The simplest way of describing the USC Brain and Creativity Institute is to say that it is dedicated to discovering how the human brain generates individual and social well-being. In the BCI’s unique environment, renowned neuroscientists and a new generation of brilliant researchers, work side-by-side with a diverse group of students with expertise in psychology, brain imaging, computer science, engineering, physics, education, psychiatry, philosophy, and the arts.

Together, they tackle a range of issues. For example, in order to better manage conditions such as pain, depression and addiction that drastically reduce individual well-being, it is necessary to understand how the brain generates emotions and feelings. BCI investigators use several approaches, from state-of-the-art human brain imaging to laboratory studies, to help identify novel strategies that control these problems ranging from social interventions to the development of new medications. This allows individuals who struggle with these conditions to make positive contributions to our society, communities and economy.

A deeper understanding of human feelings also allows us to address important issues regarding spiritual well-being, which in turn helps shape a well-educated and creative citizenry. For example, early results of an ongoing BCI study undertaken in collaboration with the Los Angeles Philharmonic and the GROW@Annenberg Foundation show the remarkable neural and cognitive benefits of early musical education on the minds and brains of children ages 5 to 12.

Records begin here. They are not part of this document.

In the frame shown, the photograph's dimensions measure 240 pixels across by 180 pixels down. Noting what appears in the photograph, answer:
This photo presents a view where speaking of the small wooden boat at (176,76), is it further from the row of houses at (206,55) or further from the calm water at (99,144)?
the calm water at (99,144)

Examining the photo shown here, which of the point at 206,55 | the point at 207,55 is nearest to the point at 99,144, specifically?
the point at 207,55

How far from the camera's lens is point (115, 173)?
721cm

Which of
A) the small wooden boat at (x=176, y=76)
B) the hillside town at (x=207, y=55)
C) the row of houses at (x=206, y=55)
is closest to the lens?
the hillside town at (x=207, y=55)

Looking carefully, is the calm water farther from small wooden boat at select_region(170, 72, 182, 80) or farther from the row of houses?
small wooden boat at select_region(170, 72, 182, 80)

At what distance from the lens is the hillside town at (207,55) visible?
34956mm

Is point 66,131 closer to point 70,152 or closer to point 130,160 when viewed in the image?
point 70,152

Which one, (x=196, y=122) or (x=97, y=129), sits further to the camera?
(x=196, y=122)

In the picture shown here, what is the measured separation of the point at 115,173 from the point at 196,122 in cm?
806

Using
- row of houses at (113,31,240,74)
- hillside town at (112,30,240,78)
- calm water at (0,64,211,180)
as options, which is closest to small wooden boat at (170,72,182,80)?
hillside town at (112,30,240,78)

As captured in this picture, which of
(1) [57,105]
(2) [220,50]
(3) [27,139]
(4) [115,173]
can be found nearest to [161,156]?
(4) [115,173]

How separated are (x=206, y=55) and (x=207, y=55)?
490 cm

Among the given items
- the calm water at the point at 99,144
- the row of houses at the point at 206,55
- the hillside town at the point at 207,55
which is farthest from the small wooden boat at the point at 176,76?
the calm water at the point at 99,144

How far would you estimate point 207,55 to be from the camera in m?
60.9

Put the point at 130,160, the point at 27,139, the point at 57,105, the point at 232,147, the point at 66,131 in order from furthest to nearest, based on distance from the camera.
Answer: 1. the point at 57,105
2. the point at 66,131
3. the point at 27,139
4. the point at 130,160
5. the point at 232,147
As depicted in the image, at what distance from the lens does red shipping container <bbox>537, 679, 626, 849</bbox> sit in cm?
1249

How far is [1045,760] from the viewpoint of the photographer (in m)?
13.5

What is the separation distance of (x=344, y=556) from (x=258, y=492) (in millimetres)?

BCI researchers are applying neurobiological models of life regulation to analyze the emotions and feelings that underlie societal conflicts in different cultures. This allows them to develop solutions that aim at social well-being through such factors as economic stability, fair governance and conflict resolution.

Artificial intelligence and the development of robotics challenge the conventional boundaries of the definition of humanity. The moral questions surrounding these advances are the focus of a BCI team involved in comparing the designs of living systems and of intelligent artifacts. The future of humanity and its well-being depend, in good part, on understanding the limits, the benefits and the risks of the new technical developments. Moreover, these studies may result in the design of a new generation of lifelike robots and in the elucidation of long-standing puzzles of philosophy and science.